_Tasks to carry out_:
1. Translate this sentence from the thread on reading a large CSV file into numpy into Spanish: "It would have been a quadratic-time operation across the whole list."
2. In the records, turn the part that opens with the line containing "With regard to" and closes with the line containing "Result: (x=36, y=207)" into a numbered list, omitting blank lines.

_Extract to read_:
2

I have a large CSV data file -- ~1,444,000 rows of data -- that I am reading in and converting to a numpy array. I read three of 22 columns. This is what I am currently doing:

import numpy as np
import csv

fid = open('data.csv', 'r')
csvfile = csv.reader(fid, dialect='excel', delimiter=',')
csvfile.next() # to skip header

t = []
u = []
w = []
for line in csvfile:
  t += [line[1]] # time
  u += [line[-4]] # velocity x
  w += [line[-2]] # velocity z
t = np.array(t, dtype='float')  
u = np.array(u, dtype='float')
w = np.array(w, dtype='float')

So my question is: Is this efficient? I was originally going to append the new data to an existing numpy array in the loop until I read that the whole array has to me moved each time in memory.

Brian Tompsett - 汤莱恩
  • 5,753
  • 72
  • 57
  • 129
Usagi
  • 2,896
  • 2
  • 28
  • 38
  • 1
    Not to plug my own answer too much, but have a look at this question: http://stackoverflow.com/a/8964779/325565 for some memory and execution time profiling of different ways of reading a large text file into a numpy array. In short, if you're really worried about efficiency, `numpy.fromiter` is often very useful. – Joe Kington Feb 16 '12 at 22:25
  • 1
    Your original solution (appending to a numpy array) would have absolutely been slower. It would have been a quadratic-time operation across the whole list. Python arrays allow constant-time appends, which would result in a linear-time operation across the whole list. – HardlyKnowEm Feb 16 '12 at 22:27

2 Answers2

5

I would suggest numpy.loadtxt(). I haven't used it for csv, but you can set the delimiter to ',' and retrieve just the columns you need as a numpy ndarray.

I suspect the following would work:

# To load only columns 1 (time), 19 (velocity x), and 21 (velocity z).
numpy.loadtxt('data.csv', delimiter=',', usecols=(1,19,21))
GerritS
  • 423
  • 3
  • 8
  • This will be much faster, but it will use more memory. 1444000 rows * 22 columns * 8 bytes per double-precision-float ~= 240 megabytes. In the code given as part of the question, the memory usage is cut by about a factor of three. – HardlyKnowEm Feb 16 '12 at 22:28
  • 1
    @mlefavor Good point, I hadn't considered that. However if I'm reading this correctly, [the source](https://github.com/numpy/numpy/blob/master/numpy/lib/npyio.py#L825) shows each column is temporarily loaded but specifying `usecols` causes only the desire columns to be added to the return array. If that's the case then the additional memory is minimal (just 19 columns * 8 bytes) and recycled for each row. – GerritS Feb 17 '12 at 03:35
  • I rescind my objection, then. That's better than anything Python could offer--especially if these are floats, not doubles, since pure Python supports only doubles. – HardlyKnowEm Feb 17 '12 at 18:22
4

There's an easy way to find out which is more efficient--write both implementations (plain lists and numpy) and profile them: http://docs.python.org/library/profile.html.

_Data entries_:

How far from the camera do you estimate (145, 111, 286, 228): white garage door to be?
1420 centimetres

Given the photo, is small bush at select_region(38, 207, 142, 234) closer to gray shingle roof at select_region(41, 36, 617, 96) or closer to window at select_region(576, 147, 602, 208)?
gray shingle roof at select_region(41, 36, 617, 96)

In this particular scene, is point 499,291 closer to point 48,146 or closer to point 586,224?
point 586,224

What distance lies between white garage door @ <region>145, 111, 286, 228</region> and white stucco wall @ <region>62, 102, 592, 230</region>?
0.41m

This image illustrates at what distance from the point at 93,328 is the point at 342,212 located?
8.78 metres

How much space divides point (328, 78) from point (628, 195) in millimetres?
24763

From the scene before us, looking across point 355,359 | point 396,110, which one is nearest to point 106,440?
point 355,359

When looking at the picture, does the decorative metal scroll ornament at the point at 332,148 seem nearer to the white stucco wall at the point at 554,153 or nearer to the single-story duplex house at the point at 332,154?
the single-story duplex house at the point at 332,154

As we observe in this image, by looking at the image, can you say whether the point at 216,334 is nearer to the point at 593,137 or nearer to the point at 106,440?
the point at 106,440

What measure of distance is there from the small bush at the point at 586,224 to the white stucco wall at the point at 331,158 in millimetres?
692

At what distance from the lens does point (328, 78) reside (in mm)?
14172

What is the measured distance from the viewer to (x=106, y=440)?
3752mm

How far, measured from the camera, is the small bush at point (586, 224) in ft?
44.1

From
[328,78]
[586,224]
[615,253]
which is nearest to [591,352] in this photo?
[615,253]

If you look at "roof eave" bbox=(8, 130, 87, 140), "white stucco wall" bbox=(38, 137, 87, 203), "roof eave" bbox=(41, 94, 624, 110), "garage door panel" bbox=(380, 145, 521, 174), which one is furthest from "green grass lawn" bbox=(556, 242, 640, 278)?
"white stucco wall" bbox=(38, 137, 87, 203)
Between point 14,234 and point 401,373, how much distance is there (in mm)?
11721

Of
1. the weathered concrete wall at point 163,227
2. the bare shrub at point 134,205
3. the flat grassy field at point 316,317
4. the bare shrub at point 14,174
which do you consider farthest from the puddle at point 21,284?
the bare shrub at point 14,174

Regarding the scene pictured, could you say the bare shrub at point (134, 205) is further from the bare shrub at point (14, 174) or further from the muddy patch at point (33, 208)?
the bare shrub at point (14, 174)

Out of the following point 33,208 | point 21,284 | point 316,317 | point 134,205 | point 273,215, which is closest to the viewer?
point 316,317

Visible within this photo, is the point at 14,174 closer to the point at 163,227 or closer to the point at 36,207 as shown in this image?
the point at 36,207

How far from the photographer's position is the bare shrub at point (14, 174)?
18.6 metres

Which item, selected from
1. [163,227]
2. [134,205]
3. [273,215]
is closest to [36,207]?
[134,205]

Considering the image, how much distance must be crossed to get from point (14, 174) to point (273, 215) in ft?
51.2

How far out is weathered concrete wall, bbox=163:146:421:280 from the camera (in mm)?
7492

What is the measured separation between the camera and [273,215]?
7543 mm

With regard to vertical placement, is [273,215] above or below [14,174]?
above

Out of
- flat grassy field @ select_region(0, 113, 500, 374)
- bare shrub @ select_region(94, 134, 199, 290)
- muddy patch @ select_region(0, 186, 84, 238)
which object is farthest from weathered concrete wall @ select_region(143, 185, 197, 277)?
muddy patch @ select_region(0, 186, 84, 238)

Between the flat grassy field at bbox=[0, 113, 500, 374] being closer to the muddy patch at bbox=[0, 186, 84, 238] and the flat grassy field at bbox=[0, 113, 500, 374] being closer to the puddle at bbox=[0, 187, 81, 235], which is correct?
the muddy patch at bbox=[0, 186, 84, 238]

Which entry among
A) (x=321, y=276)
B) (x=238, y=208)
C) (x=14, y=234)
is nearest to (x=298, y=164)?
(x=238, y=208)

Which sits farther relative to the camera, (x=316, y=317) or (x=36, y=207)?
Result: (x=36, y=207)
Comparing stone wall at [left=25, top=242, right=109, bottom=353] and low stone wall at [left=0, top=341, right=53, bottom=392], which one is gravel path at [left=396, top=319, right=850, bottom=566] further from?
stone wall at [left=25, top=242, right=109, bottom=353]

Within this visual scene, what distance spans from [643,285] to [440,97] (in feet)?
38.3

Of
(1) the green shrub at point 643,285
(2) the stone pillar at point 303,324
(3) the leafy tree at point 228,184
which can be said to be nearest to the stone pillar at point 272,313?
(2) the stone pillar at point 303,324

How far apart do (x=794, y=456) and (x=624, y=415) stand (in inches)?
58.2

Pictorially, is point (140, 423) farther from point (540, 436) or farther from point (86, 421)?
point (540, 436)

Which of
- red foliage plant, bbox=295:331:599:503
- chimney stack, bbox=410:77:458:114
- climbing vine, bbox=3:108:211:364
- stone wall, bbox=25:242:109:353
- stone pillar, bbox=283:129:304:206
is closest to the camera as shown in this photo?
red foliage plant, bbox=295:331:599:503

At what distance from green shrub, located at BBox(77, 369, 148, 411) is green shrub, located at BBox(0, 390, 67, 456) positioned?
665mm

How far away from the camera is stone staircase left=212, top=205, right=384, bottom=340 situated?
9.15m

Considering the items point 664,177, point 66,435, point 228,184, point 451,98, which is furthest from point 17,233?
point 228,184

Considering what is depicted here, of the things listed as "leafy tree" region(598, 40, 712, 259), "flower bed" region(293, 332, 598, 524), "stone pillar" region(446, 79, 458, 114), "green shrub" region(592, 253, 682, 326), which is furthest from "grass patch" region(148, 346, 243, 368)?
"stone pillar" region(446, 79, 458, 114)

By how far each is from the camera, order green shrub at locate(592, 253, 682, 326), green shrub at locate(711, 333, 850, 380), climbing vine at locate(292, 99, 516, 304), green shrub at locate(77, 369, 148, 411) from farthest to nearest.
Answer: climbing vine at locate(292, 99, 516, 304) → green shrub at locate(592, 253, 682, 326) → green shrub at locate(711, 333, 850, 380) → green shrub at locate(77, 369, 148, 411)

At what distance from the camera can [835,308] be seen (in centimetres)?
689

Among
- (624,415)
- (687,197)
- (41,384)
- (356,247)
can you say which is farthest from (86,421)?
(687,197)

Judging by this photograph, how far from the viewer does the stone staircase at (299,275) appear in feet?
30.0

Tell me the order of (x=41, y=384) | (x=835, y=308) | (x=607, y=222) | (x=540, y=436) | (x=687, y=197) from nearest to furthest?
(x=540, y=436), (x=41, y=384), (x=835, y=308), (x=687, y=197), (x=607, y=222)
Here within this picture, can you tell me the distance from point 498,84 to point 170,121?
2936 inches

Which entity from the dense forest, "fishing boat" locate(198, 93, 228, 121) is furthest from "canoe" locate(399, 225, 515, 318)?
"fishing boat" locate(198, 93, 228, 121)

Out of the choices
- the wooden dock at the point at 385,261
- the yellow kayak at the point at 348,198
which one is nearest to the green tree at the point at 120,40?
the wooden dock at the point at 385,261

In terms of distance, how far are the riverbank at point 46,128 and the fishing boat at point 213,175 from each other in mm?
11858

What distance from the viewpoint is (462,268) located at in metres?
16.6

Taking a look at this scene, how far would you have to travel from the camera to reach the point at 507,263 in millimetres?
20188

_Solution set_:
1. Habría sido una operación de tiempo cuadrático sobre toda la lista.

2.
1. With regard to vertical placement, is [273,215] above or below [14,174]?
2. above
3. Out of
4. - flat grassy field @ select_region(0, 113, 500, 374)
5. - bare shrub @ select_region(94, 134, 199, 290)
6. - muddy patch @ select_region(0, 186, 84, 238)
7. which object is farthest from weathered concrete wall @ select_region(143, 185, 197, 277)?
8. muddy patch @ select_region(0, 186, 84, 238)
9. Between the flat grassy field at bbox=[0, 113, 500, 374] being closer to the muddy patch at bbox=[0, 186, 84, 238] and the flat grassy field at bbox=[0, 113, 500, 374] being closer to the puddle at bbox=[0, 187, 81, 235], which is correct?
10. the muddy patch at bbox=[0, 186, 84, 238]
11. Which entry among
12. A) (x=321, y=276)
13. B) (x=238, y=208)
14. C) (x=14, y=234)
15. is nearest to (x=298, y=164)?
16. (x=238, y=208)
17. Which sits farther relative to the camera, (x=316, y=317) or (x=36, y=207)?
18. Result: (x=36, y=207)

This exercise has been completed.